* What the exercise asks:
Can you copy every one of the lines below word for word, leaving the pictures out of your answer?

[Items from a data source]
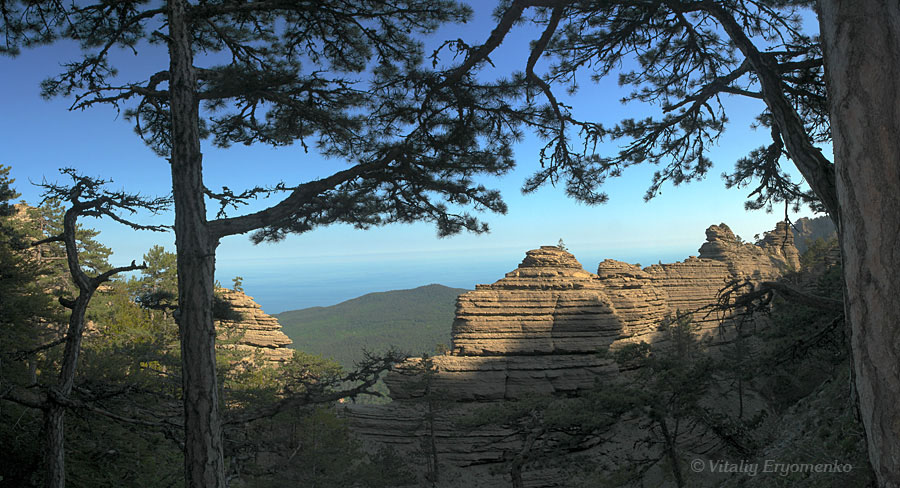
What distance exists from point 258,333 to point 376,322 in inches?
2829

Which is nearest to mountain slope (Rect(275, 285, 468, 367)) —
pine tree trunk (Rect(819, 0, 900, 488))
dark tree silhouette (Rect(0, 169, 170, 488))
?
dark tree silhouette (Rect(0, 169, 170, 488))

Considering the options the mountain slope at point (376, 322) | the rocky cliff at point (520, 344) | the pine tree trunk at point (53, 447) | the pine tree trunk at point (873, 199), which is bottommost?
the mountain slope at point (376, 322)

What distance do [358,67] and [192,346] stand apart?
3.83 metres

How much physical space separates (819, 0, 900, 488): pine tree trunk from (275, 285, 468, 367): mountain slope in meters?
67.9

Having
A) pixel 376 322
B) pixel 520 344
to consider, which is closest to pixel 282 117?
A: pixel 520 344

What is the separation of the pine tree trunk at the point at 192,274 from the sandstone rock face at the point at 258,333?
82.0 feet

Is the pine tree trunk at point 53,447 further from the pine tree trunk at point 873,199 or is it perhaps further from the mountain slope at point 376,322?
the mountain slope at point 376,322

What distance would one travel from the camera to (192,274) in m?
4.48

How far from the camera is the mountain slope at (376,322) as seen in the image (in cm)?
7794

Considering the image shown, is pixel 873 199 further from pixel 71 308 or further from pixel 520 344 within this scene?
pixel 520 344

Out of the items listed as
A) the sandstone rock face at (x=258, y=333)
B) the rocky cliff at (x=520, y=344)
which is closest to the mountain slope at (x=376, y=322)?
the sandstone rock face at (x=258, y=333)

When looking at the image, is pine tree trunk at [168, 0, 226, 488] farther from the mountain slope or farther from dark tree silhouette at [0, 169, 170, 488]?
the mountain slope

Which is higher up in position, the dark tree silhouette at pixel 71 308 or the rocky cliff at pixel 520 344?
the dark tree silhouette at pixel 71 308

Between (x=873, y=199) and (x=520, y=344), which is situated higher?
(x=873, y=199)
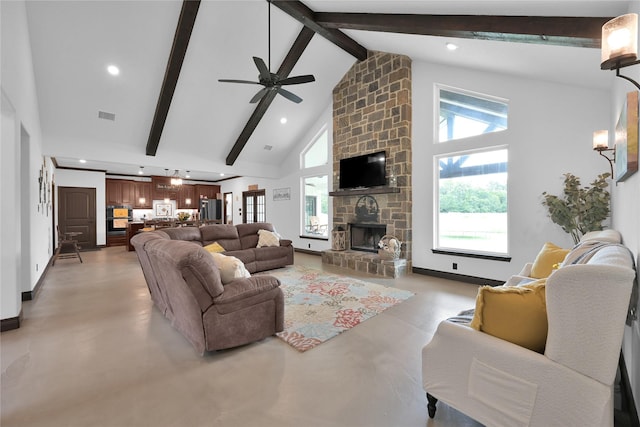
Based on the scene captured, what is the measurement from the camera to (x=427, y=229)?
5258mm

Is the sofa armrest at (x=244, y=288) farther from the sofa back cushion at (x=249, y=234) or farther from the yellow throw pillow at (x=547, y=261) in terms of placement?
the sofa back cushion at (x=249, y=234)

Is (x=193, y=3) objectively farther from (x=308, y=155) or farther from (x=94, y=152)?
(x=308, y=155)

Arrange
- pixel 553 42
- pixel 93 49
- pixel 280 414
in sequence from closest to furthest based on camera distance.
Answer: pixel 280 414 → pixel 553 42 → pixel 93 49

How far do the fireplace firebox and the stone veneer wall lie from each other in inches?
6.9

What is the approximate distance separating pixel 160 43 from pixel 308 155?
169 inches

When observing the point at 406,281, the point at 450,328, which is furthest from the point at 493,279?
the point at 450,328

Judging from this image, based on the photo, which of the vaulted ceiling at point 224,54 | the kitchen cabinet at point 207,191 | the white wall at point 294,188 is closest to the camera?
the vaulted ceiling at point 224,54

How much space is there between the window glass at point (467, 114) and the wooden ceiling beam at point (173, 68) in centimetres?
430

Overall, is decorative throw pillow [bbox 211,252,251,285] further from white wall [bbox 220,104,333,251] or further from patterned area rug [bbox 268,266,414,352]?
white wall [bbox 220,104,333,251]

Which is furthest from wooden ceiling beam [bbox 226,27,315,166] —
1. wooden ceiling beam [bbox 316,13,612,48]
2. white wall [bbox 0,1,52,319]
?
white wall [bbox 0,1,52,319]

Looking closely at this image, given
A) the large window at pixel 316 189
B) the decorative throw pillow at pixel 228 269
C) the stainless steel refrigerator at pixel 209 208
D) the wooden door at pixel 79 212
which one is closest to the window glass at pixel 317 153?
the large window at pixel 316 189

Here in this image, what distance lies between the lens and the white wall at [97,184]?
853 cm

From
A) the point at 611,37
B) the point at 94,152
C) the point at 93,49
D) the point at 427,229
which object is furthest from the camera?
the point at 94,152

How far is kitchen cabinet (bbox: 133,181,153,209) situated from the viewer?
10.1m
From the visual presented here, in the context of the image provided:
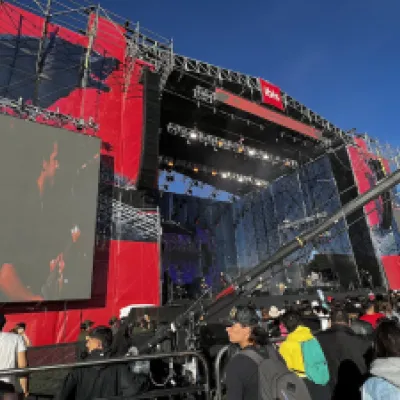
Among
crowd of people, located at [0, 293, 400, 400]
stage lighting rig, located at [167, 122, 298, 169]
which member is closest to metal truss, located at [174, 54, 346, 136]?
stage lighting rig, located at [167, 122, 298, 169]

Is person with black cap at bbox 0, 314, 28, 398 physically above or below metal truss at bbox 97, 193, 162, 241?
below

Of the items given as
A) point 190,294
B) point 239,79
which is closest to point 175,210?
point 190,294

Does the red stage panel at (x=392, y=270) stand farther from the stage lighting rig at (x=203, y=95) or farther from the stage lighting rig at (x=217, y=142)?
the stage lighting rig at (x=203, y=95)

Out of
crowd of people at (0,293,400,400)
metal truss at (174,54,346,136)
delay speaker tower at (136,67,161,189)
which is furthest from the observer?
metal truss at (174,54,346,136)

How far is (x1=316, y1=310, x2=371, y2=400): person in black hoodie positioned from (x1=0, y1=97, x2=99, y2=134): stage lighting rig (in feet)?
36.6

* Full solution:
What distance exists from point 258,333 to point 376,322 in inches?
2829

Which is nearest to mountain slope (Rect(275, 285, 468, 367)) —
pine tree trunk (Rect(819, 0, 900, 488))
dark tree silhouette (Rect(0, 169, 170, 488))
?
dark tree silhouette (Rect(0, 169, 170, 488))

Considering the options the mountain slope at point (376, 322) | the rocky cliff at point (520, 344) | the pine tree trunk at point (53, 447) | the pine tree trunk at point (873, 199), which is bottommost?
the mountain slope at point (376, 322)

What distance do [358,67] and [192,346] stand apart?
3.83 metres

How much physical space separates (819, 0, 900, 488): pine tree trunk from (275, 285, 468, 367): mountain slope in meters?
67.9

Having
A) pixel 376 322
B) pixel 520 344
to consider, which is closest to pixel 282 117?
A: pixel 520 344

What is the separation of the pine tree trunk at the point at 192,274 from the sandstone rock face at the point at 258,333?
82.0 feet

Is the pine tree trunk at point 53,447 further from the pine tree trunk at point 873,199 or is it perhaps further from the mountain slope at point 376,322?
the mountain slope at point 376,322

What distance would one travel from the camera to (192,274) in m?
4.48

How far from the camera is the mountain slope at (376,322) as seen in the image (in cm)?
7794

Considering the image shown, is pixel 873 199 further from pixel 71 308 or further from pixel 520 344 within this scene?
pixel 520 344

Out of the items listed as
A) the sandstone rock face at (x=258, y=333)
B) the rocky cliff at (x=520, y=344)
which is closest to the mountain slope at (x=376, y=322)?
the sandstone rock face at (x=258, y=333)

When looking at the image, is pine tree trunk at [168, 0, 226, 488] farther from the mountain slope or farther from dark tree silhouette at [0, 169, 170, 488]?
the mountain slope

Which is higher up in position, the dark tree silhouette at pixel 71 308 or the rocky cliff at pixel 520 344?
the dark tree silhouette at pixel 71 308

Between (x=873, y=199) and (x=520, y=344), which is situated higher?
(x=873, y=199)
Based on the scene captured, what is the measurement from the camera to (x=427, y=229)?
5258mm

Is the sofa armrest at (x=244, y=288) farther from the sofa back cushion at (x=249, y=234) or farther from the yellow throw pillow at (x=547, y=261) in terms of placement?
the sofa back cushion at (x=249, y=234)

Is (x=193, y=3) objectively farther from (x=308, y=155) or farther from (x=94, y=152)?
(x=308, y=155)

Arrange
- pixel 553 42
- pixel 93 49
- pixel 280 414
in sequence from closest to furthest based on camera distance.
Answer: pixel 280 414 → pixel 553 42 → pixel 93 49

How far do the fireplace firebox and the stone veneer wall lie from each other in inches?
6.9

What is the approximate distance separating pixel 160 43 from pixel 308 155?
169 inches

When observing the point at 406,281, the point at 450,328, which is furthest from the point at 493,279?
the point at 450,328

Judging from this image, based on the photo, which of the vaulted ceiling at point 224,54 | the kitchen cabinet at point 207,191 | the white wall at point 294,188 is closest to the camera?
the vaulted ceiling at point 224,54

How much space is there between the window glass at point (467, 114) and the wooden ceiling beam at point (173, 68) in centimetres?
430

Overall, is decorative throw pillow [bbox 211,252,251,285] further from white wall [bbox 220,104,333,251] or further from patterned area rug [bbox 268,266,414,352]?
white wall [bbox 220,104,333,251]

Which is furthest from wooden ceiling beam [bbox 226,27,315,166] —
1. wooden ceiling beam [bbox 316,13,612,48]
2. white wall [bbox 0,1,52,319]
?
white wall [bbox 0,1,52,319]

Looking closely at this image, given
A) the large window at pixel 316 189
B) the decorative throw pillow at pixel 228 269
C) the stainless steel refrigerator at pixel 209 208
D) the wooden door at pixel 79 212
which one is closest to the window glass at pixel 317 153?
the large window at pixel 316 189

Here in this image, what distance lies between the lens and the white wall at [97,184]?
853 cm

From
A) the point at 611,37
B) the point at 94,152
C) the point at 93,49
D) the point at 427,229
which object is furthest from the camera?
the point at 94,152

How far is kitchen cabinet (bbox: 133,181,153,209) situated from the viewer?
10.1m
From the visual presented here, in the context of the image provided:
Among
crowd of people, located at [0, 293, 400, 400]
stage lighting rig, located at [167, 122, 298, 169]
which member is closest to metal truss, located at [174, 54, 346, 136]?
stage lighting rig, located at [167, 122, 298, 169]

Is person with black cap at bbox 0, 314, 28, 398 physically above or below metal truss at bbox 97, 193, 162, 241?
below

Of the items given as
A) point 190,294
B) point 239,79
which is closest to point 175,210?
point 190,294

Does the red stage panel at (x=392, y=270) stand farther from the stage lighting rig at (x=203, y=95) or farther from the stage lighting rig at (x=217, y=142)?
the stage lighting rig at (x=203, y=95)

Out of
crowd of people at (0,293,400,400)
metal truss at (174,54,346,136)
delay speaker tower at (136,67,161,189)
which is furthest from the observer?
metal truss at (174,54,346,136)

How far is (x1=316, y1=310, x2=371, y2=400): person in black hoodie positioned from (x1=0, y1=97, x2=99, y2=134): stage lighting rig (in feet)?
36.6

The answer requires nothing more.